§ Given request a:
Answer these questions about the GEEE blog posts:
(i) What did the team build a bench from?
(ii) What four things make up the GEEE Specific Item that debuted at Expo Chicago 2012?
(iii) How long did Cream Co.'s perennial gardening class at GEEE run?

BEGIN Supplied passage

Friday, September 28, 2012

GEEE Redesign and Scaledown

Before
 After
We scaled down the GEEEcycling station to a much more efficient transplant station.  We still have basil seedlings to transplant.  Come in and trade to fill your windowsill gardens!


Before
After
We disassembled the Trading Table and replaced it with the Specific Item produced for HPAC at the Expo Chicago.  It's much more minimal.  We're beginning to detach from the architecture of the building.

We created a bench from the self-watering begonia planters.


 We re-acquainted the arched windows to create a field of basil.


Clippings are free. 





Cream Co. Presents GEEE at Expo Chicago

On Wednesday, September 19th, Cream Co. debuted it's first GEEE Specific Item at Expo Chicago 2012. It serves a desk and display table with integral planting.  It is composed of borrowed items, craft paper, gaffer's tape and basil plants.


GEEE asked to Produce a Specific Item for Expo Chicago

 When Hyde Park Art Center was invited to display a booth at Expo Chicago, the heir-apparent to Art Chicago, they approached us at Cream Co. to install a GEEE piece to serve as furniture.  They needed a table to sit and have conversations, as well as display brochures and catalogs.


We went to the Rebuilding Exchange where they graciously allowed us to borrow whatever materials necessary.


We  looked at windows, 


doors, 


knobs to be used to hold headphones at the video displays, 


and more windows. 



Rooftop Tomatoes

With unseasonably hot temperatures in June and July, the tomatoes started to produce and ripen early.


The colors and sizes have been spectacular.


We've lined up the tomatoes on the parapet to ripen.



June was the Busiest Month So Far at GEEE

The exchange calendar for June was extremely full.  A lot of people traded fro tomato plants to start their vegetable gardens.

Gardening Class at GEEE

For 5 weeks in June and July, Cream Co. taught a perennial garden gardening class at GEEE.


 As Marie says, "to garden is to weed," so we took the opportunity to weed the Abundance Garden.  What is a weed? an unwanted or invasive plant.  We decided as a group that the thistle was a weed.

END Supplied passage
BEGIN Recorded data

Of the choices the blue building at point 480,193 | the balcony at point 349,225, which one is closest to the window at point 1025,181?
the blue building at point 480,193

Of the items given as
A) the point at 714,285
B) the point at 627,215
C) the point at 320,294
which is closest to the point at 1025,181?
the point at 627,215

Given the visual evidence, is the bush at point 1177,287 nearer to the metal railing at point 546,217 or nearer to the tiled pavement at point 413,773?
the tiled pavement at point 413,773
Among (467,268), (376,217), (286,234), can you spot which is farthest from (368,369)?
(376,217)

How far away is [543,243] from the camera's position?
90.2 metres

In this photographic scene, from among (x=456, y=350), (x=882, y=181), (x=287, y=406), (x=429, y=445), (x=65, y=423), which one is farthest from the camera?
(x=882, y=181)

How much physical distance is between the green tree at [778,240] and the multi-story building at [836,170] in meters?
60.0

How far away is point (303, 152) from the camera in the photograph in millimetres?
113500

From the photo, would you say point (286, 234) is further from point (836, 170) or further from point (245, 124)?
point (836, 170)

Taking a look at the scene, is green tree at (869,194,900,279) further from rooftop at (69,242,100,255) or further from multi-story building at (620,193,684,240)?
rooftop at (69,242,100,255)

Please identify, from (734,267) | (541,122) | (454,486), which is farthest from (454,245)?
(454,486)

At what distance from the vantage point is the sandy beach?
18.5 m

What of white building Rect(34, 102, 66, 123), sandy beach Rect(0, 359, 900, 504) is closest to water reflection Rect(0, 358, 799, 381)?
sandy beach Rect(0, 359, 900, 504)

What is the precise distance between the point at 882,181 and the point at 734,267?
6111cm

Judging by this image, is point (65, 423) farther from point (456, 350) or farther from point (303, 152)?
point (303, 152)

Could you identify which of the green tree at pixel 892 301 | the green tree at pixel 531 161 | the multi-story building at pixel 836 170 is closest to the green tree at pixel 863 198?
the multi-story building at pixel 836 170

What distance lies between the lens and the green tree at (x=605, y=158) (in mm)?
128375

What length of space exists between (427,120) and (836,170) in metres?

END Recorded data

§ Given request b: Can you copy the listing word for word, everything from the line that contains "Could you identify" down to the end of the listing, both ends included?

§ Full response a:
(i) The self-watering begonia planters.
(ii) Borrowed items, craft paper, gaffer's tape and basil plants.
(iii) 5 weeks in June and July.

§ Full response b:
Could you identify which of the green tree at pixel 892 301 | the green tree at pixel 531 161 | the multi-story building at pixel 836 170 is closest to the green tree at pixel 863 198?
the multi-story building at pixel 836 170

What distance lies between the lens and the green tree at (x=605, y=158) (in mm)?
128375

What length of space exists between (427,120) and (836,170) in metres?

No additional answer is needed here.